On Fri, Sep 15, 2023 at 02:32:44PM -0700, Luis Chamberlain wrote:
> Christoph added CONFIG_BUFFER_HEAD on v6.1 enabling a world where we can
> live without buffer-heads. When we opt into that world we end up also
> using the address space operations of the block device cache using
> iomap. Since iomap supports higher order folios it means then that block
> devices which do use the iomap aops can end up having a logical block
> size or physical block size greater than PAGE_SIZE. We refer to these as
> LBS devices. This in turn allows filesystems which support bs > 4k to be
> enabled on a 4k PAGE_SIZE world on LBS block devices. This alows LBS
> device then to take advantage of the recenlty posted work today to enable
> LBS support for filesystems [0].

Why do we need LBS devices to support bs > ps in XFS?

As long as the filesystem block size is >= logical sector size of
the device, XFS just doesn't care what the "block size" of the
underlying block device is. i.e. XFS will allow minimum IO sizes of
the logical sector size of the device for select metadata and
sub-block direct IO, but otherwise all other IO will be aligned to
filesystem block size and so the underlying device block sizes are
completely irrelevant...

> To experiment with larger LBA formtas you can also use kdevops and enable
> CONFIG_QEMU_ENABLE_EXTRA_DRIVE_LARGEIO. That enables a ton of drives with
> logical and physical block sizes >= 4k up to a desriable max target for
> experimentation. Since filesystems today only support up to 32k sector sizes,
> in practice you may only want to experiment up to 32k physical / logical.
> 
> Support for 64k sector sizes requires an XFS format change, which is something
> Daniel Gomez has experimental patches for, in case folks are interested in
> messing with.

Please don't do this without first talking to the upstream XFS
developers about the intended use cases and design of the new
format. Especially when the problem involves requiring a whole new
journal header and indexing format to be implemented...

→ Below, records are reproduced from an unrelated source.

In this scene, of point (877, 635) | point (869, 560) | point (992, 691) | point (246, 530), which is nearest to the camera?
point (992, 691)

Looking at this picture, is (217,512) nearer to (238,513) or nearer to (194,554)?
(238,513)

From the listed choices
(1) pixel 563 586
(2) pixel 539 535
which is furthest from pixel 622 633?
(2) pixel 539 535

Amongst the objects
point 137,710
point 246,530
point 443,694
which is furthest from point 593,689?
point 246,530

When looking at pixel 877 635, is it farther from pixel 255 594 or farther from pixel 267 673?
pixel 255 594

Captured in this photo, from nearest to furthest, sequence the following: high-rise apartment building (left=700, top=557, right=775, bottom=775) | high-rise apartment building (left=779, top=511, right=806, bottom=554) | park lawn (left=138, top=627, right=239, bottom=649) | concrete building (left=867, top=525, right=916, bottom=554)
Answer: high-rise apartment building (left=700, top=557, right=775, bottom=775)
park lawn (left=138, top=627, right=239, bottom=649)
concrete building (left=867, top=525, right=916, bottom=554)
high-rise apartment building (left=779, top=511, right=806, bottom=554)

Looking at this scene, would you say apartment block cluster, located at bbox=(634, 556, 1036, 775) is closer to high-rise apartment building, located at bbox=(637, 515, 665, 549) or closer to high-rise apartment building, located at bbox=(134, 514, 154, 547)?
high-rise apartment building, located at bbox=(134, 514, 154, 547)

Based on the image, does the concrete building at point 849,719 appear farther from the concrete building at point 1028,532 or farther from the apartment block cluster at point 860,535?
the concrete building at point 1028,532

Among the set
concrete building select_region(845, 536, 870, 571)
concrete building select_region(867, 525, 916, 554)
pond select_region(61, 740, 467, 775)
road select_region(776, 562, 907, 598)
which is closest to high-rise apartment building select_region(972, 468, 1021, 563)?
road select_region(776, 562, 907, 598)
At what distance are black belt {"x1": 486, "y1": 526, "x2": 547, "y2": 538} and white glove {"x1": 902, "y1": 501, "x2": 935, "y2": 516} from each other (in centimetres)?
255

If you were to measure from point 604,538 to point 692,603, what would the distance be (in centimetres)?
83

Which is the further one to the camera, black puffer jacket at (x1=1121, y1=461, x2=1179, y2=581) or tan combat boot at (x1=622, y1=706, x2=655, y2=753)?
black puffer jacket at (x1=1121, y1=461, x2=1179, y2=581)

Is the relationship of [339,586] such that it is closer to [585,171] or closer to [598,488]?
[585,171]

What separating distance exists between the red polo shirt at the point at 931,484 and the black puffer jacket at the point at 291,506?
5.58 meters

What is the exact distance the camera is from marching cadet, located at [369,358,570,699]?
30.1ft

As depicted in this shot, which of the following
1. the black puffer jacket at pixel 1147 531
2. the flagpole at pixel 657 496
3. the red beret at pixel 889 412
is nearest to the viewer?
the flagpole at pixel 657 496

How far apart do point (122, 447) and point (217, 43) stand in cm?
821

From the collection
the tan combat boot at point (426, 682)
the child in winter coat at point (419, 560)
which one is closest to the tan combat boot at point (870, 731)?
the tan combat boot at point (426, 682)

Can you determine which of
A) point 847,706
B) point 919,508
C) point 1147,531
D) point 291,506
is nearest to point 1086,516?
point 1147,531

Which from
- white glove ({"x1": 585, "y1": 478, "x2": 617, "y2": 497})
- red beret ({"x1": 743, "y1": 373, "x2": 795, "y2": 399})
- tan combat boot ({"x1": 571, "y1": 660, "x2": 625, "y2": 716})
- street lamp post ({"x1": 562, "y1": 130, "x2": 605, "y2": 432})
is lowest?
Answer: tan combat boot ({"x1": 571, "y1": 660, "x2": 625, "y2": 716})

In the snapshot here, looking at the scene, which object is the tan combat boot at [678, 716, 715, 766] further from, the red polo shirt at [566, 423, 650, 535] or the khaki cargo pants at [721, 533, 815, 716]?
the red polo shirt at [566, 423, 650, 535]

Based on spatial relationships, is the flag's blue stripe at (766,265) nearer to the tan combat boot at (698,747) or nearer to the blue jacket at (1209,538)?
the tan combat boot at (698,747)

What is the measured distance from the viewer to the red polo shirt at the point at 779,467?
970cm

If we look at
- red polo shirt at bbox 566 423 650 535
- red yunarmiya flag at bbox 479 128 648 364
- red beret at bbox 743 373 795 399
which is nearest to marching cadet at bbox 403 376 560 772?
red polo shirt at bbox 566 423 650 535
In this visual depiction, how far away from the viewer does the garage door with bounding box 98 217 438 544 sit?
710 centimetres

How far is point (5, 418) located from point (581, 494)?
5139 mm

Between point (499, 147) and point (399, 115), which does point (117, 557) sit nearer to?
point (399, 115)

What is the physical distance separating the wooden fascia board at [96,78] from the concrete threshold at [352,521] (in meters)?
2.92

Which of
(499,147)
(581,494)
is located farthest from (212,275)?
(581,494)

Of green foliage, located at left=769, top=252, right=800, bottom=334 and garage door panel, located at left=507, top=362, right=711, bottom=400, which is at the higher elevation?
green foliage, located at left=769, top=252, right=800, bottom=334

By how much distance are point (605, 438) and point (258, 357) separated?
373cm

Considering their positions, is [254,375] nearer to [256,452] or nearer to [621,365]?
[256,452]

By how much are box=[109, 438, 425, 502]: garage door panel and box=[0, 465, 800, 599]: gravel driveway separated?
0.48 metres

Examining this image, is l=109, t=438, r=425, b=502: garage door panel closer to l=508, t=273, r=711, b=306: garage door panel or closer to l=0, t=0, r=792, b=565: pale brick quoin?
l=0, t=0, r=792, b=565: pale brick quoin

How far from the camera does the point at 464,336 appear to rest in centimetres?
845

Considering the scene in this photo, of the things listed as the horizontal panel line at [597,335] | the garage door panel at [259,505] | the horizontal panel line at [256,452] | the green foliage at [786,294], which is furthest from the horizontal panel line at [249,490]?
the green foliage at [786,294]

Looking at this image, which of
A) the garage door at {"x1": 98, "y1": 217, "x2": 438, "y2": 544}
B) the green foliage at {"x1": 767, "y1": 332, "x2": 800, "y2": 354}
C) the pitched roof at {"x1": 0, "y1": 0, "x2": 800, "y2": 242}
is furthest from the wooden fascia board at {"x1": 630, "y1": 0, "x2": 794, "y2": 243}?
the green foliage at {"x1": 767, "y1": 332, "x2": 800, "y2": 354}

As a general rule, nobody should *ever* be writing patches to change
the on-disk format of a -any- filesystem without first engaging the
people who maintain that filesystem. Architecture and design come
first, not implementation. The last thing we want is to have someone
spend weeks or months on something that takes the experts half a
minute to NACK because it is so obviously flawed....

> Patch 6 could probably be squashed with patch 5, but I wanted to be
> explicit about this, as this should be decided with the community.
> 
> There might be a better way to do this than do deal with the switching
> of the aops dynamically, ideas welcomed!

Is it even safe to switch aops dynamically? We know there are
inherent race conditions in doing this w.r.t. mmap and page faults,
as the write fault part of the processing is directly dependent
on the page being correctly initialised during the initial
population of the page data (the "read fault" side of the write
fault).

Hence it's not generally considered safe to change aops from one
mechanism to another dynamically. Block devices can be mmap()d, but
I don't see anything in this patch set that ensures there are no
other users of the block device when the swaps are done. What am I
missing?

Cheers,

Dave.
-- 
Dave Chinner
david@fromorbit.com